Guide to the Research Collections

- Specific Aspects of the Bibliography Collection

Specific Aspects of the Bibliography Collection

National and Trade Bibliographies

This is a comprehensive collection with complete files of series such as the Publishers' Trade List Annual, Bibliographie de la France, and Reference Catalogue of Current Literature. Historically the collections have excellent coverage for the United States, England, most European countries, and the USSR. There are substantial holdings of Latin American bibliographies, but only a fair representation for Oriental countries. Currently the library receives 130 national bibliographies, but the holdings from those countries where bibliographical facilities are not well established have many gaps.

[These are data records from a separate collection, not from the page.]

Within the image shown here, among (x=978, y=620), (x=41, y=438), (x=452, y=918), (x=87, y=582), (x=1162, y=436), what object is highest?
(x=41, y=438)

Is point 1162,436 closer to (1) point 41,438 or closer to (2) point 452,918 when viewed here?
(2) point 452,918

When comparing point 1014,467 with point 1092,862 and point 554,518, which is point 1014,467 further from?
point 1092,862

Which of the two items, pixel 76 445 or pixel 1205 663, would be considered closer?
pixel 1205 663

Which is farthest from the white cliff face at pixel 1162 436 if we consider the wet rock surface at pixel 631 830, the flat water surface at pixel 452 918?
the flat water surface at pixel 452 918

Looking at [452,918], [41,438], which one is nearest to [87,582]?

There is a concentrated effort, however, to keep the files of all national bibliographies as current and complete as possible.

Booksellers', Art and Print Dealers' Catalogs

Although the collecting policy for booksellers' catalogs does not aim for completeness, the library's holdings of this material are unusual. A great number of the dealers' larger compilations are classed by subject in the collections and are not shelved with the general bibliography holdings. The general collection includes important nineteenth-century catalogs of European and American booksellers. One bound series of 31 volumes covers the period from 1801 to 1828; perhaps even more rare are smaller and more general early catalogs. A large number of formerly uncataloged materials of this nature, which as early as 1902 numbered 7,000 items, have now been assimilated into the collections. These items have been cumulated into bindable volumes and a form card has been established in the Public Catalog under the name of the dealer, a card which indicates that numbered or unnumbered catalogs are available, but without further detail. A list of 28 United States, 13 English, and 18 European bookdealers has been established as those whose catalogs are to be retained in the future; other catalogs are discarded after they have been used by the staff for ordering. The list of dealers whose catalogs are retained is subject to constant review and revision. An attempt is made to secure missing catalogs from 1956 onward for dealers on the retention list. The greater part of the collection of booksellers' catalogs is held with other infrequently used materials at the library's Annex. Holdings are noted in the Central Serial Record.

Art dealers' catalogs form one of the stronger holdings in the Art and Architecture Division. The Prints Division retains all print dealers' catalogs that are received. Current items are retained and certain selected items are bound and added to the collections; mimeographed or other ephemeral materials are filed in envelopes. Form cards are prepared for the division's catalog.

Auction Catalogs

The collection of auction catalogs is representative for United States and English houses, but selective for French and most other European firms. Both priced and unpriced catalogs are retained, the priced being preferred. There is a bound file of the priced catalogs of the American Art Association Galleries from 1880; a fairly complete file for the Anderson Galleries from 1900; for the American Art Association from 1880; for the Parke-Bernet Galleries from 1938; and for Sotheby and Company from 1829, with some earlier scattered numbers. Auction catalogs of other American and European firms are present in large numbers. The larger, more important publications, located in the bibliography collection or classed by subject, are fully cataloged.1 An attempt is made to secure missing catalogs from 1956 onward of the active galleries and dealers whose catalogs the library currently receives and retains. In addition there are complete files of such auction records as American Book-Prices Current, Bookman's Price Index, and Book-Auction Records. Both the Art and Architecture and Prints Divisions maintain sales records and retain individual auction catalogs as received.2


In the Manuscripts and Archives Division are materials of bibliographic interest such as the Merle Johnson papers, the George Henry Sargent collection, and the Rodd family papers (1826-59). There is also the thirteen-volume manuscript compilation by H.O. Teisberg entitled "Records of Manuscript and Book Auctions in the United States, 1717-1889," which includes references to newspapers and catalogs.